Leap of faith

Unless they have a scheduled fight or game, top-flight athletes look forward to a restful Sunday, right?

Mark Harry Diones will give you a “not me” smirk if you ask. The country’s triple jump specialist knows no rest day in his training week. Sundays? He’d rather spend them working to improve his craft.

And it’s perfectly understandable for someone who sees himself as a future Olympian in a track and field event where no Filipino has ever before shone on the world stage.

“I work hard because I want to be in the Olympics some day,” says the 24-year-old national record holder in the men’s triple jump. “I have been dreaming about it since high school.”

But Diones is in no rush to reach his personal goal. In fact, he’s been patiently trying to increase the length of his jumps, day in and day out, with national coach Jojo Posadas.

“We’re taking it one target at a time,” says Diones, a Criminology graduate from Jose Rizal University who hopes to become a police officer soon. “I always make every effort to reach peak form ahead of a competition.”

Up until he smashed the seven-year-old national record of 16.12 meters held by Joebert Delicano last year, all had not been rosy for the
5-foot-11 pride of Libmanan, Camarines Sur. Diones missed the medal podium in his first big competition, the Southeast Asian Games, two years ago in Singapore and then settled for the bronze in the Asian Beach Games in Danang, Vietnam, last year despite being in the lead going into the jumpers’ sixth and final leap.

But his perseverance slowly paid off as he matured in his event, and he finally rewarded himself with a Philippine-best 16.29m leap during the finals of the Philippine Athletics Track and Field Association (Patafa) Weekly Relays at the Philsports track oval in Pasig City. The feat was a vast improvement on the personal-best 15.75m he posted in Vietnam.

If the next SEA Games in Kuala Lumpur, slated Aug. 19 to 31, is held today, Diones’ new record will be enough to land him the silver medal, based on the leap of the second-placer (16.20m by Thailand’s Varunyoo Kongnil) in the Singapore edition, according to Posadas.

Diones says his coach, the husband of track and field icon Elma Muros, wants him to jump at least 16.50m to have a fighting chance for the gold in Malaysia. “On ordinary days, I can jump 16.20 regardless of the conditions,” says Diones, a fan of British triple jumper Jonathan Edwards, who holds the world record of 18.43m.

Eventually, the man to beat for Diones in the SEA Games is Malaysian Muhammad Hakimi Ismail, who set the regional record of 16.76m in bagging the gold in Singapore. Diones came in fourth with a 15.87m effort.

“We’re toiling everyday to meet our target and I’m confident Mark can get there,” says Posadas, who brought Diones under his wings in 2010 after seeing him perform the previous year in the Palarong Pambansa in Tacloban. Diones then was a student of former long jumper Samson Calisura.

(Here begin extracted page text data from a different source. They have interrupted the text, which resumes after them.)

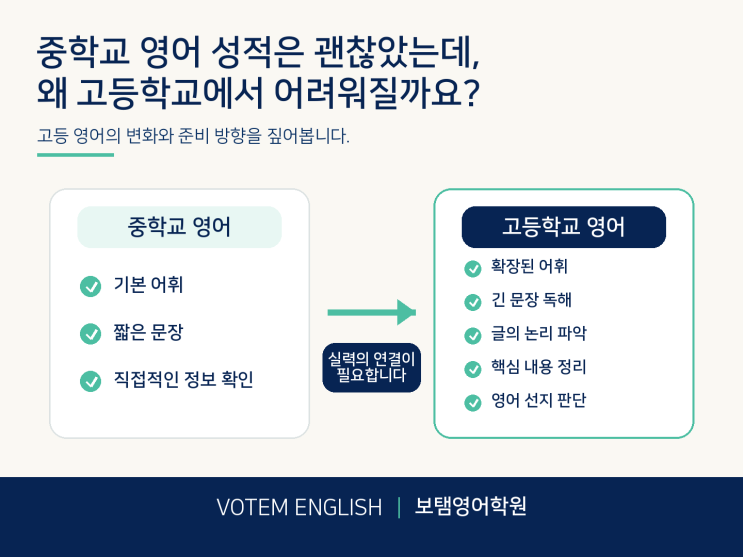 중학교 영어 성적은 괜찮았는데,
왜 고등학교에서 어려워질까요?

고등 영어의 변화와 준비 방향을 짚어봅니다.

중학교 영어

기본 어휘

짧은 문장

직접적인 정보 확인

실력의 연결이 필요합니다

고등학교 영어

확장된 어휘

긴 문장 독해

글의 논리 파악

핵심 내용 정리

영어 선지 판단

VOTEM ENGLISH | 보탬영어학원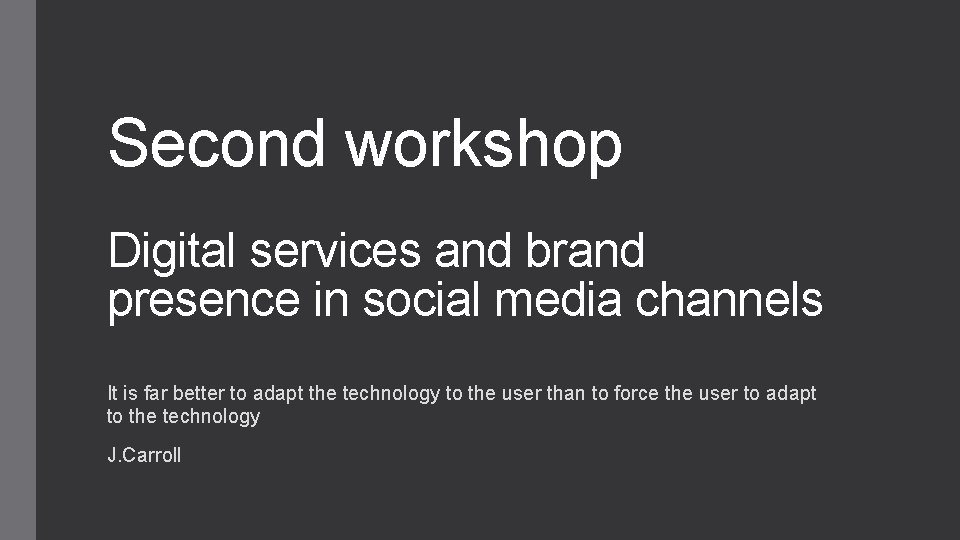 Second workshop

Digital services and brand presence in social media channels

It is far better to adapt the technology to the user than to force the user to adapt to the technology

J.Carroll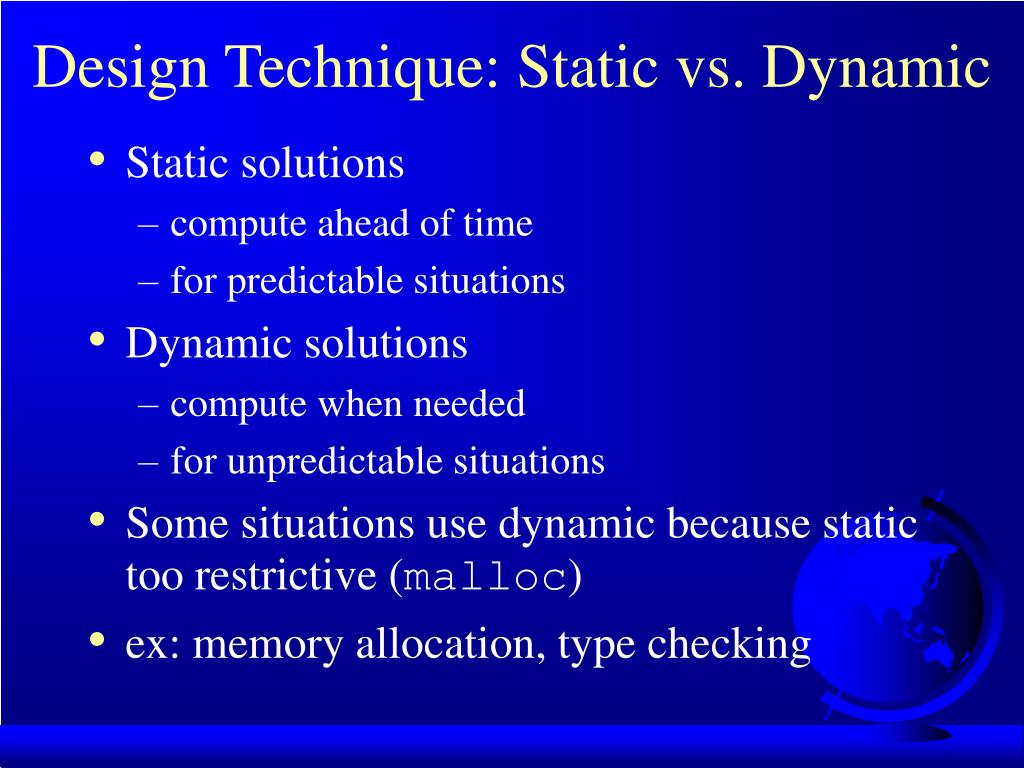 Design Technique: Static vs. Dynamic

• Static solutions
– compute ahead of time
– for predictable situations
• Dynamic solutions
– compute when needed
– for unpredictable situations
• Some situations use dynamic because static too restrictive (malloc)
• ex: memory allocation, type checking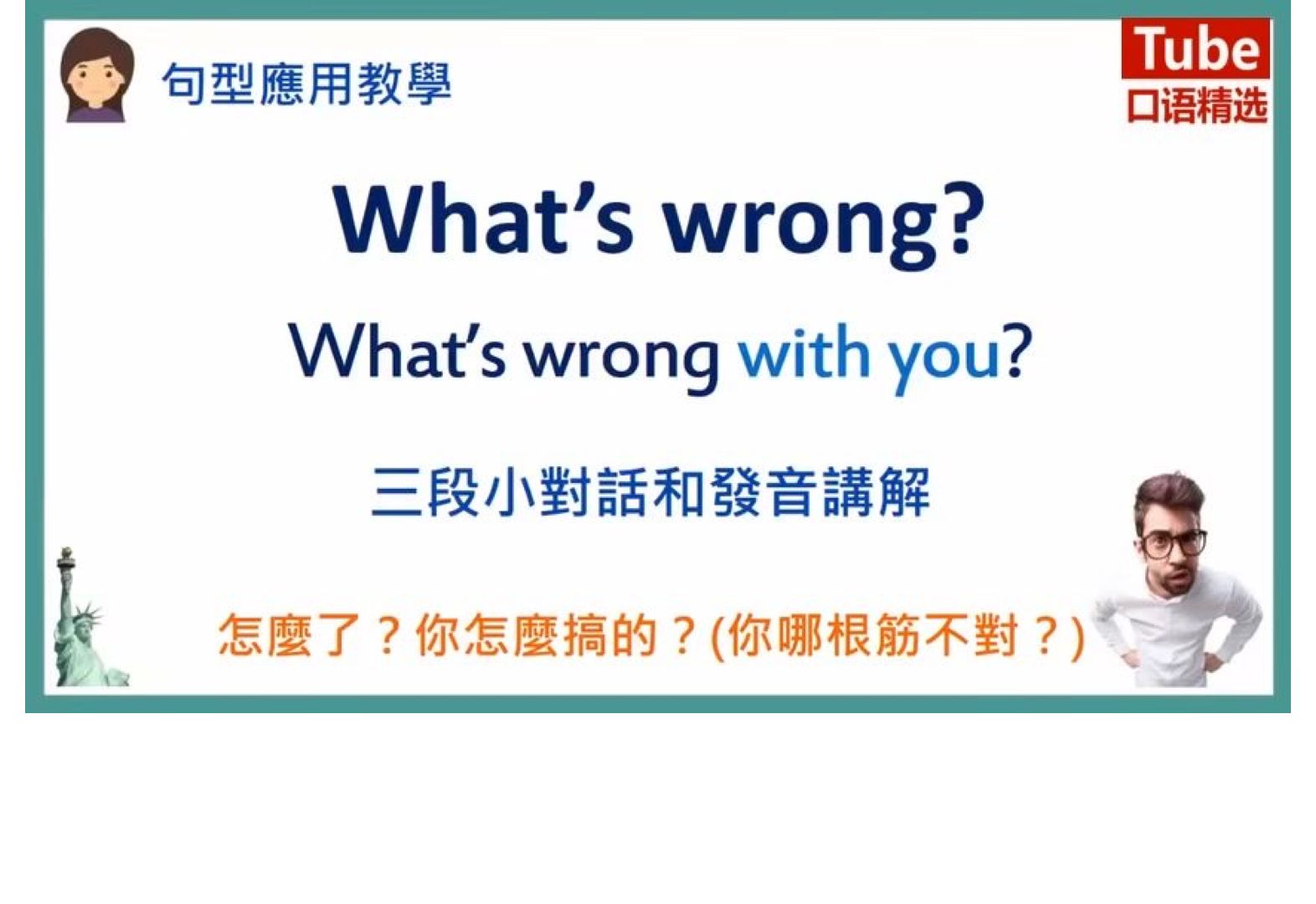 句型應用教學

Tube
口语精选

What's wrong?

What's wrong with you?

三段小對話和發音講解

怎麼了？你怎麼搞的？(你哪根筋不對？)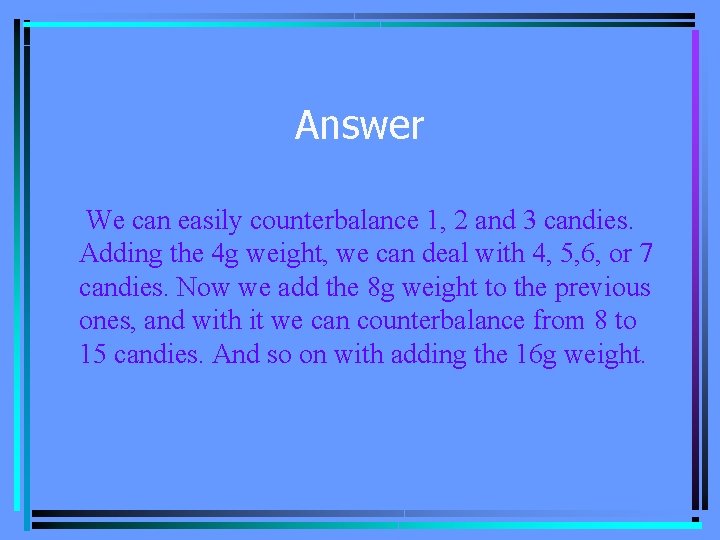 Answer

We can easily counterbalance 1, 2 and 3 candies. Adding the 4g weight, we can deal with 4, 5,6, or 7 candies. Now we add the 8g weight to the previous ones, and with it we can counterbalance from 8 to 15 candies. And so on with adding the 16g weight.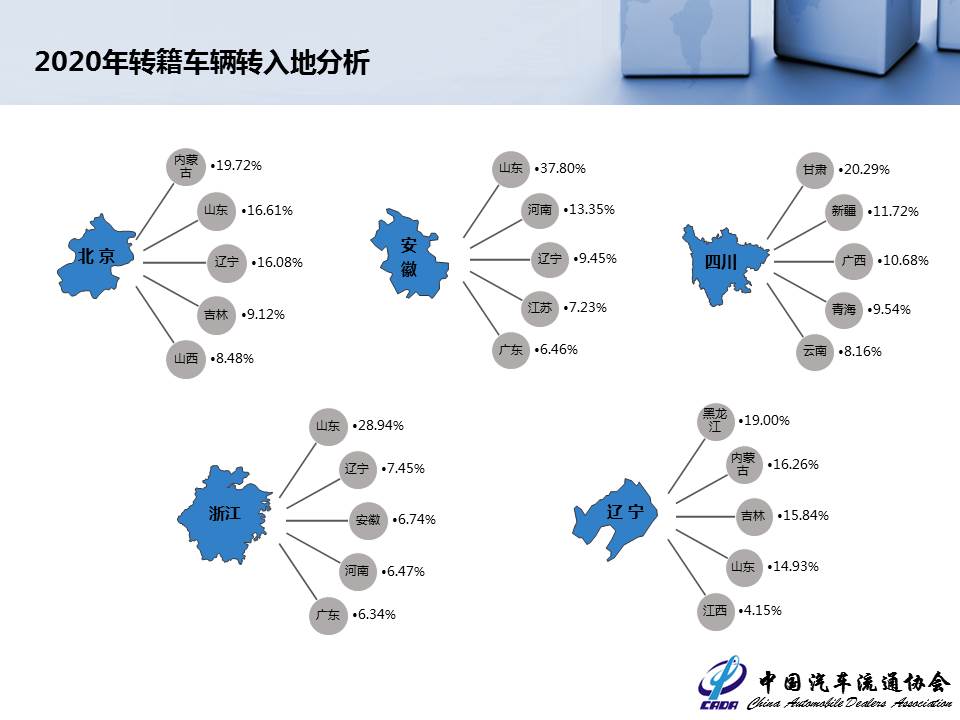 2020年转籍车辆转入地分析

北京
内蒙古 •19.72%
山东 •16.61%
辽宁 •16.08%
吉林 •9.12%
山西 •8.48%

安徽
山东 •37.80%
河南 •13.35%
辽宁 •9.45%
江苏 •7.23%
广东 •6.46%

四川
甘肃 •20.29%
新疆 •11.72%
广西 •10.68%
青海 •9.54%
云南 •8.16%

浙江
山东 •28.94%
辽宁 •7.45%
安徽 •6.74%
河南 •6.47%
广东 •6.34%

辽宁
黑龙江 •19.00%
内蒙古 •16.26%
吉林 •15.84%
山东 •14.93%
江西 •4.15%

CADA 中国汽车流通协会 China Automobile Dealers Association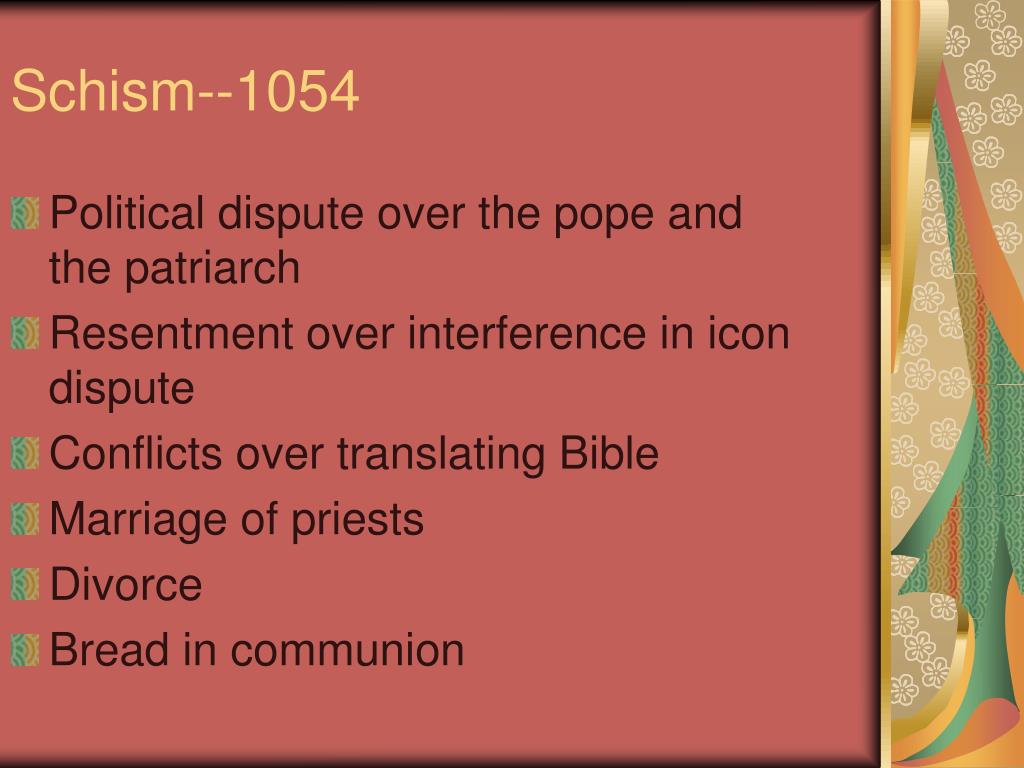 Schism--1054

Political dispute over the pope and the patriarch

Resentment over interference in icon dispute

Conflicts over translating Bible

Marriage of priests

Divorce

Bread in communion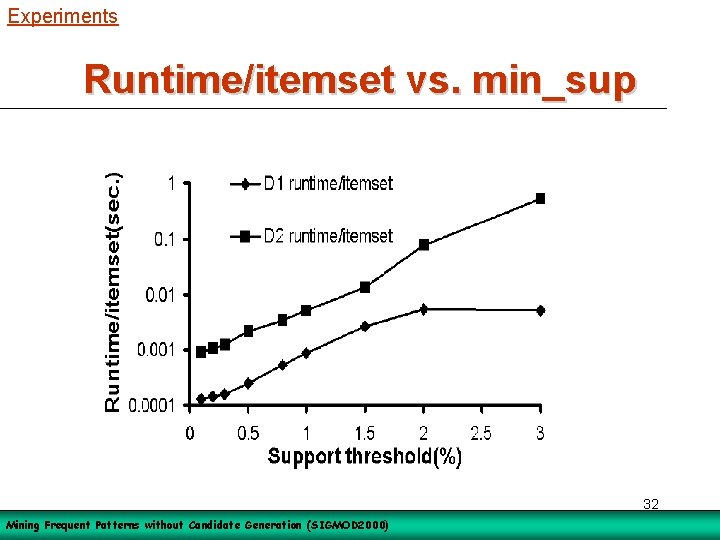 Experiments

Runtime/itemset vs. min_sup

Runtime/itemset(sec.)

1
0.1
0.01
0.001
0.0001

D1 runtime/itemset
D2 runtime/itemset

0 0.5 1 1.5 2 2.5 3

Support threshold(%)

32

Mining Frequent Patterns without Candidate Generation (SIGMOD2000)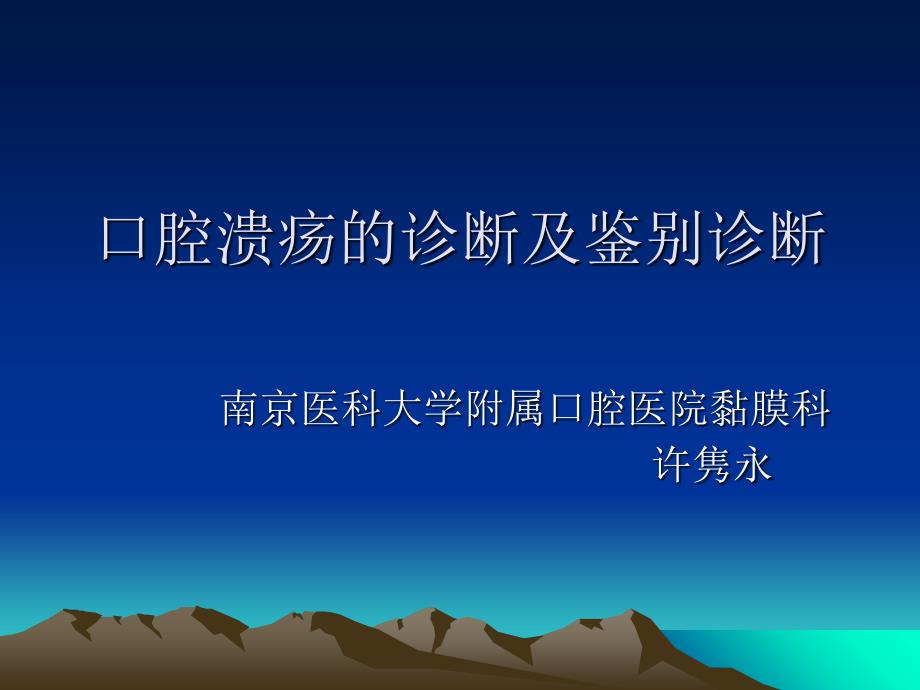 口腔溃疡的诊断及鉴别诊断

南京医科大学附属口腔医院黏膜科
许隽永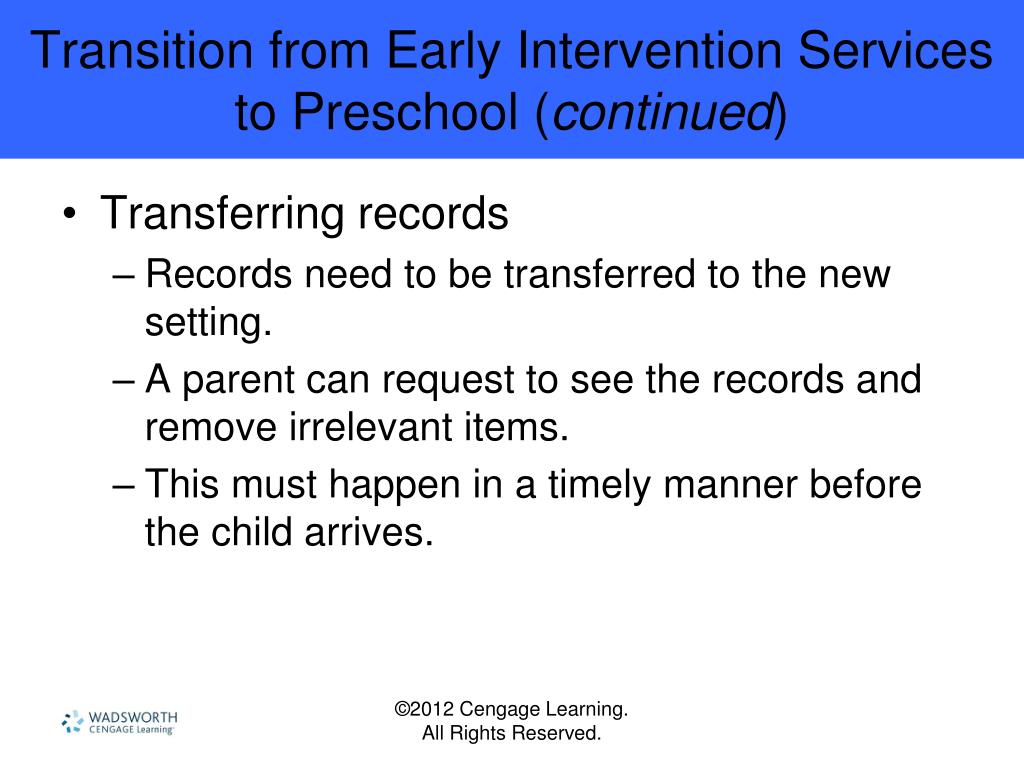 Transition from Early Intervention Services to Preschool (continued)

• Transferring records
– Records need to be transferred to the new setting.
– A parent can request to see the records and remove irrelevant items.
– This must happen in a timely manner before the child arrives.

WADSWORTH
CENGAGE Learning

©2012 Cengage Learning.
All Rights Reserved.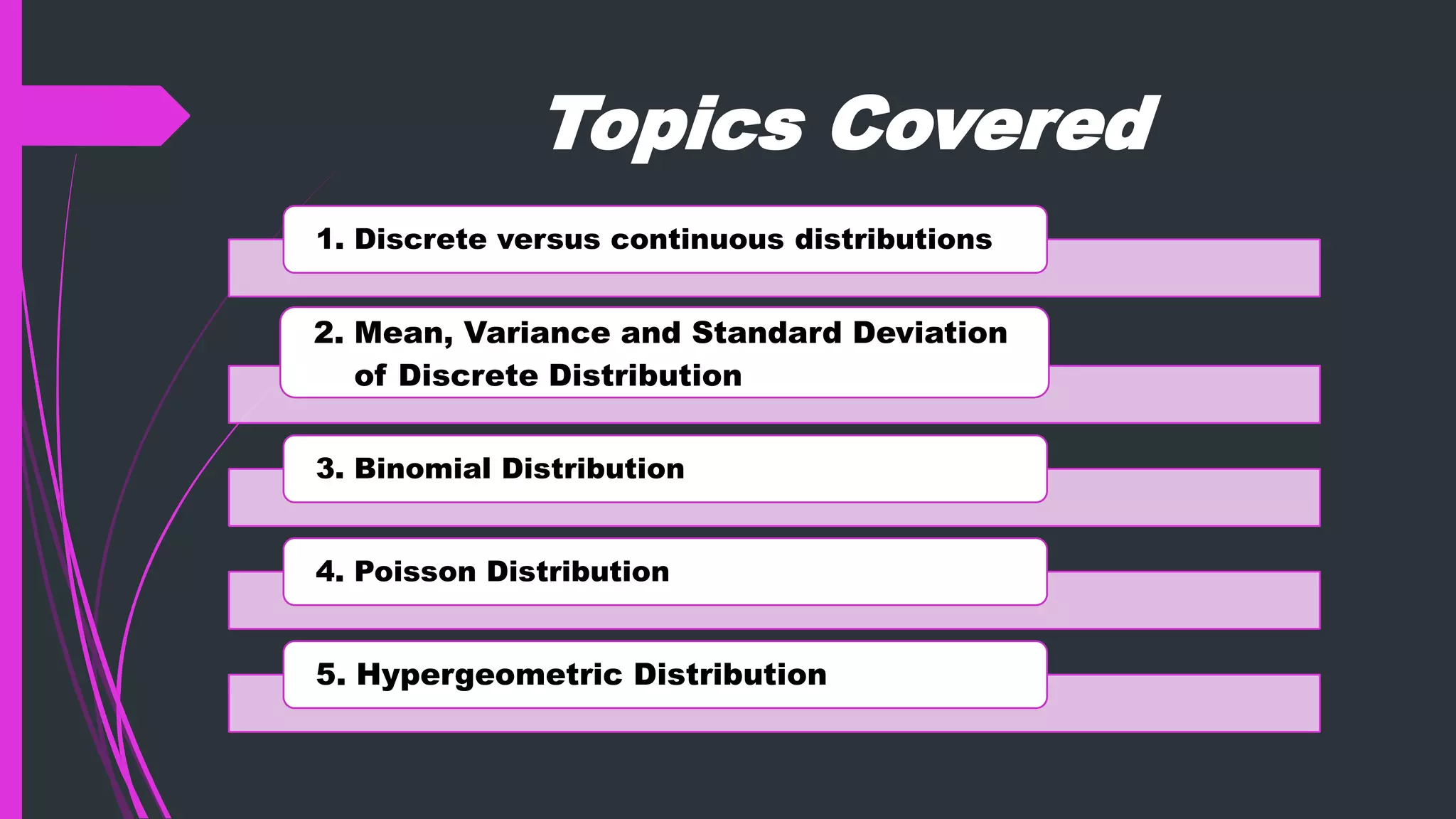 Topics Covered

1. Discrete versus continuous distributions

2. Mean, Variance and Standard Deviation of Discrete Distribution

3. Binomial Distribution

4. Poisson Distribution

5. Hypergeometric Distribution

After the country’s future No. 1 shattered the Palaro record in the 2010 edition in Tarlac City, Mark joined his elder brother Nelbert at JRU, where the Posadases are head coaches. Three years later, Mark made it to the national team.

“Coach Jojo and coach Elma never fail to remind me that I should give my 100 percent every time I join a competition,” says Diones, fourth in a brood of six children of farm workers. “I realize that I won’t be an athlete forever, so I need to give it my best every time. That is the reason why I train even on Sundays.

“For now, I’m focused on getting a medal in the SEA Games.”

Diones is scheduled to compete in the Patafa National Open from March 30 to April 2 in Ilagan, Isabela, before joining his PH teammates in a month-long training stint, possibly in China, before the SEA Games.

This early, Patafa president Philip Ella Juico expects six gold medals from his charges in Kuala Lumpur. But with the way Diones has progressed, there’s a huge possibility that Juico’s golden count could be the minimum.